**What you should do**
Rewrite the listing below, switching every "stone veneer wall" to "brick facade" and leaving everything else the same.

**Extracted data**
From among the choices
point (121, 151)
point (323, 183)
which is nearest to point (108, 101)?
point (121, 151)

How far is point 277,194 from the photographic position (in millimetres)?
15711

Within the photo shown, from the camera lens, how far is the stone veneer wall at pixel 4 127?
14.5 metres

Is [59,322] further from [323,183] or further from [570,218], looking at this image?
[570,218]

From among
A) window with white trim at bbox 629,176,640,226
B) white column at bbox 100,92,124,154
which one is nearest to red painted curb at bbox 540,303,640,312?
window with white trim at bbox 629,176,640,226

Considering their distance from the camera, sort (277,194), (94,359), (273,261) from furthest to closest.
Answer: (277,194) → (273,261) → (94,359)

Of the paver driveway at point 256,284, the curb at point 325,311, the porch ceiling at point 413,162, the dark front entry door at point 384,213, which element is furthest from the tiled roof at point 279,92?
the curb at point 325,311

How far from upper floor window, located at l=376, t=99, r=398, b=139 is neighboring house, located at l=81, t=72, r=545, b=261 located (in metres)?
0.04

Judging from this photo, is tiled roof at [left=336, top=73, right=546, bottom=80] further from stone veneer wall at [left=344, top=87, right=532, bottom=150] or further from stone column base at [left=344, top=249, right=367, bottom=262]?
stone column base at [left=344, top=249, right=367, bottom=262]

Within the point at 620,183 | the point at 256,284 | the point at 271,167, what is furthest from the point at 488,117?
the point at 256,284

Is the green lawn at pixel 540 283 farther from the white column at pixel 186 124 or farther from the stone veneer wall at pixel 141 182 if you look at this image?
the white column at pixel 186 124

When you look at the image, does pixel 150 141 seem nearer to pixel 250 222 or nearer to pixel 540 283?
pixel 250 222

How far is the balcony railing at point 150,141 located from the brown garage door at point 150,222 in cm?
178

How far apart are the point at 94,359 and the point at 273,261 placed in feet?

**Full answer**
From among the choices
point (121, 151)
point (323, 183)
which is nearest to point (108, 101)?
point (121, 151)

How far is point 277,194 from the photographic position (in millimetres)?
15711

Within the photo shown, from the camera lens, how far is the brick facade at pixel 4 127?
14.5 metres

Is [59,322] further from [323,183] or further from [570,218], looking at this image?
[570,218]

From among
A) window with white trim at bbox 629,176,640,226
B) white column at bbox 100,92,124,154
which one is nearest to red painted curb at bbox 540,303,640,312?
window with white trim at bbox 629,176,640,226

Considering their distance from the camera, sort (277,194), (94,359), (273,261) from furthest to closest.
Answer: (277,194) → (273,261) → (94,359)

Of the paver driveway at point 256,284, the curb at point 325,311, the porch ceiling at point 413,162, the dark front entry door at point 384,213, which element is furthest from the tiled roof at point 279,92?
the curb at point 325,311

How far from upper floor window, located at l=376, t=99, r=398, b=139 is neighboring house, located at l=81, t=72, r=545, b=261 located (in metres)?
0.04

Judging from this photo, is tiled roof at [left=336, top=73, right=546, bottom=80] further from brick facade at [left=344, top=87, right=532, bottom=150] or further from stone column base at [left=344, top=249, right=367, bottom=262]?
stone column base at [left=344, top=249, right=367, bottom=262]

Within the point at 620,183 | the point at 256,284 | the point at 271,167, what is furthest from the point at 488,117?
the point at 256,284

Is the green lawn at pixel 540 283 farther from the white column at pixel 186 124 or farther from the brick facade at pixel 141 182 if you look at this image?
the white column at pixel 186 124

When you look at the image, does pixel 150 141 seem nearer to pixel 250 222 or nearer to pixel 540 283?
pixel 250 222

How far is the balcony railing at point 150,141 located from the brown garage door at point 150,222 in cm?
178

How far apart are the point at 94,359 and the point at 273,261 placed in feet?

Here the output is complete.